Le sociologue russe, Boris Kagarlitsky, qui s'est prononcé contre la guerre en Ukraine et qui fut arrêté en juillet 2023 et qui fut libéré sous caution le 12 décembre dernier, a vu sa peine alourdie à cinq ans le 12 février 2024. @Nataliya Kazakovtseva/TASS

Ronald Cameron, à partir des informations du Réseau de solidarité internationale avec Boris Kagarlitsky

En juillet dernier, nous avions fait écho de l’arrestation de Boris Kagarlitsky en Russie pour avoir dénoncé la guerre en Ukraine un peu plus tôt cette année. Il a été libéré hier le 12 décembre sous caution. Lev Skoryakin, militant libertaire, kydnappé au Kirghizistan et ramené en Russie pour être emprisonné, a été aussi libéré aujourd’hui.

Malgré les questionnements sur sa position initiale sur le conflit (voir Faire campagne pour  Boris Kagarlitsky pourquoi et comment ?), Boris Kagarlitsky a été l’objet de campagnes internationales pour demander sa libération, notamment celle initiée par le site Rabkor, fondé notamment par M. Kagarlitsky et celle diffusée sur la plateforme Change.

L’issue de ces procès peut surprendre dans un contexte où la répression des voix pacifistes s’intensifie. Il y a encore des centaines de prisonnier.ères politiques en Russie, dont le plus connu, Alexeï Navalny, dont les ami.es sont sans nouvelle.

Selon le militant pacifiste suédois Tord Björk, les décisions de l’administration Poutine s’expliqueraient par plusieurs facteurs. D’abord, Kagarlitsky est un symbole important de la résistance à la guerre. Une large coalition s’st constitué lors de son arrestation pour demander sa libération ainsi que celle des prisonnier.ères politiques en Russie. Kagarlitsky est l’intellectuel russe de gauche le plus connu au monde et a été emprisonné aussi pendant l’ère soviétique. Poutine a possiblement décidé de le mettre en avant comme un symbole.

Un autre facteur est celui de ses liens avec les universitaires avec qui il a coopéré, sans être aussi critiques que lui à l’égard des politiques actuelles de la Russie. « C’est le cas de Radika Desai, qui a soulevé la question de Kagarlitsky lors d’une conversation avec Poutine au cours d’une réunion à Valdai ».

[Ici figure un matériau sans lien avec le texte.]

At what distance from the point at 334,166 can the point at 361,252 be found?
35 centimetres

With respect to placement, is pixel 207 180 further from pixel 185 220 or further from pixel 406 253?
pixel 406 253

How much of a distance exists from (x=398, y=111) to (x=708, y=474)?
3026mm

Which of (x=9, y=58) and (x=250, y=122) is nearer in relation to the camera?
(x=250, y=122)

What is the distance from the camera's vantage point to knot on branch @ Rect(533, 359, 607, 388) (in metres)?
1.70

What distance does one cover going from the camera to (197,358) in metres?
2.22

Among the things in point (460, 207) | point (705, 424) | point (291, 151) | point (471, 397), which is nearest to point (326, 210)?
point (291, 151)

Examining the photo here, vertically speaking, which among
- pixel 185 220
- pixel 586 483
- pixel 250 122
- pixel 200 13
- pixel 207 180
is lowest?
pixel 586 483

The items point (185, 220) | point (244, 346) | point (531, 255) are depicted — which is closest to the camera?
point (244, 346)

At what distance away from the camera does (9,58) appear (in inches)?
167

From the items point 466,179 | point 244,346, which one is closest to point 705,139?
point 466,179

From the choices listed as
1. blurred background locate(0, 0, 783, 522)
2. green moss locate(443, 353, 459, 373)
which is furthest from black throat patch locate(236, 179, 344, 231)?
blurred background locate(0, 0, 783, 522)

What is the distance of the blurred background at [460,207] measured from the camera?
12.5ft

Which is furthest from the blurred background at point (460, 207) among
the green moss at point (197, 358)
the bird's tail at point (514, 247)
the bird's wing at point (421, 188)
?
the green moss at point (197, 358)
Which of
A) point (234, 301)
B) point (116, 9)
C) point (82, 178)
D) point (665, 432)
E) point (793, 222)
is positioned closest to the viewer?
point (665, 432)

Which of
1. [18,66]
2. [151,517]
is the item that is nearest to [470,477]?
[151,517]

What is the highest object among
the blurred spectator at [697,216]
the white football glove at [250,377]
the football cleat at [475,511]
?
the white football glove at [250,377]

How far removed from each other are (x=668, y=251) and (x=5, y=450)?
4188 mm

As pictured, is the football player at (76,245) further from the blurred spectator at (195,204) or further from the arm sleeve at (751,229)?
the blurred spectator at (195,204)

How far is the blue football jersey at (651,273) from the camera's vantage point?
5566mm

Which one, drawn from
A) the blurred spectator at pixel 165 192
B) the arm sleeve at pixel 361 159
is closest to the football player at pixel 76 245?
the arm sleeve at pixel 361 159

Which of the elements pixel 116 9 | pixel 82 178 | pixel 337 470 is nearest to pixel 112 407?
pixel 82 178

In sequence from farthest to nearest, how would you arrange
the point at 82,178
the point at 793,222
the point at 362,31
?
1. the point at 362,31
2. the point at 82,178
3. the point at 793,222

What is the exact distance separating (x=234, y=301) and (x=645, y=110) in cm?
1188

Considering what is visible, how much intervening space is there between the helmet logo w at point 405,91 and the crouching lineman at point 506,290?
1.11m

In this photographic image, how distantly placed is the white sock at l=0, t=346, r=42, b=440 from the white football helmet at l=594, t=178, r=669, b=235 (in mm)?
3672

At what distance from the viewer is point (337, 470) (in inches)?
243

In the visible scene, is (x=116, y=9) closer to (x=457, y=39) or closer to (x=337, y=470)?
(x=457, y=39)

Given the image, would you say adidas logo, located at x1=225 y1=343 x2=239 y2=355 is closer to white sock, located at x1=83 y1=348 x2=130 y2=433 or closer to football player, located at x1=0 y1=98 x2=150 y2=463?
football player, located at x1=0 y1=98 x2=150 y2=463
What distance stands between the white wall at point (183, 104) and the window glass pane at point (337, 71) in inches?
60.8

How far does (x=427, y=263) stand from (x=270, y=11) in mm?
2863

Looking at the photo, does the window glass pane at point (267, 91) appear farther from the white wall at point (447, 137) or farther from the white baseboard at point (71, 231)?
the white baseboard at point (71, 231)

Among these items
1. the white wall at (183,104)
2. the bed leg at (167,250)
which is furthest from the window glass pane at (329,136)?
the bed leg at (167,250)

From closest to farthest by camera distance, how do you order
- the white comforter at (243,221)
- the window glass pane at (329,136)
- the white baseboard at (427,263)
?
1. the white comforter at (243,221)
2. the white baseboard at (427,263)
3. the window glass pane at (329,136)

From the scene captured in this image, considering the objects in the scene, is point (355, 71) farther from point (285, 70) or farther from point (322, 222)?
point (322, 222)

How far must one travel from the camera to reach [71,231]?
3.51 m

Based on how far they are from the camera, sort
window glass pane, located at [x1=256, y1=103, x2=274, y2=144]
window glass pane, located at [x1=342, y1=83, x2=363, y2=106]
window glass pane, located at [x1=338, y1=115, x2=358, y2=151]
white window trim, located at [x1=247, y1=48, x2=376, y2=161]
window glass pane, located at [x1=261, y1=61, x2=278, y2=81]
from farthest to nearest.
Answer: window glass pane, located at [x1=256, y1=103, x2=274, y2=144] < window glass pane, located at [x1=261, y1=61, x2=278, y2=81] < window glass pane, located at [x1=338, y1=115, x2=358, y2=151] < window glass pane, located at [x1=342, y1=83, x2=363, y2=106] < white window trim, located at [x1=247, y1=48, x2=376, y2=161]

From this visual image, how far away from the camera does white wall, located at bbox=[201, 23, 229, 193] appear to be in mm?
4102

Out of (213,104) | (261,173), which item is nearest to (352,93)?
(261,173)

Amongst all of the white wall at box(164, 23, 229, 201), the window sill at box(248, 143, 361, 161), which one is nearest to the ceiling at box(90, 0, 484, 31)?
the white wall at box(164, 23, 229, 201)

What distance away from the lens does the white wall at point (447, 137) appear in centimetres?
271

Un autre facteur est l’approche qu’a développé le mouvement pacifiste et écologiste. Celui-ci a défendu Kagarlitsky et les objecteurs de conscience en Russie, mais aussi au Bélarus et en Ukraine, une façon de se défendre plus facilement.

Nous présentons ici les informations entourant cet événement de dernière heure, diffusées par le site Arguments Pour la Lutte Sociale.


Son « procès » vient de se tenir dans le grand Nord russe (République de Komi), à Syktivkar. Des informations nous sont parvenues hier : le procureur a requis une peine d’emprisonnement de 5 ans et 6 mois dans une colonie à régime général et une interdiction d’administrer un site pendant deux ans. Après une heure et demi de délibération, B. Kagarlitsky a été reconnu coupable et condamné à une amende de 800 000 roubles et à la privation du droit d’administrer des sites web et d’utiliser des réseaux sociaux pendant deux ans. L’amende a été réduite à 600 000 roubles (9 000 $CAN NDLR).

L’ensemble des poursuites reposait sur deux mots du titre d’une vidéo sur l’explosion du pont de Kertch : « félicitations explosives ». C’était réellement de l’humour, car les positions de B. Kagarlitsky qui ont certes évolué après le 24 février 2022, ne peuvent être qualifiées de défaitistes. Ce sont soi-disant des habitants de la République de Komi qui auraient porté plainte car cette vidéo les auraient blessés : humour policier involontaire !

L’humour coûte donc 600 000 roubles en Russie, comme l’a relevé Pavel Kudyukin, témoin de la défense et président du syndicat (KTR) Solidarité universitaire, qui a ajouté que le verdict n’est pas juste mais est quand même une victoire.

Les opposants russes se réjouissent de ce qui apparaît comme un verdict clément, bien que tout aussi inique et grotesque que dans tout autre procès politique, actant l’embarras et les contradictions du pouvoir. Notons qu’au même moment, les ami.es d’Alexeï Navalny alertent : on est sans nouvelle du plus connu des prisonniers politiques russes depuis plus d’une semaine.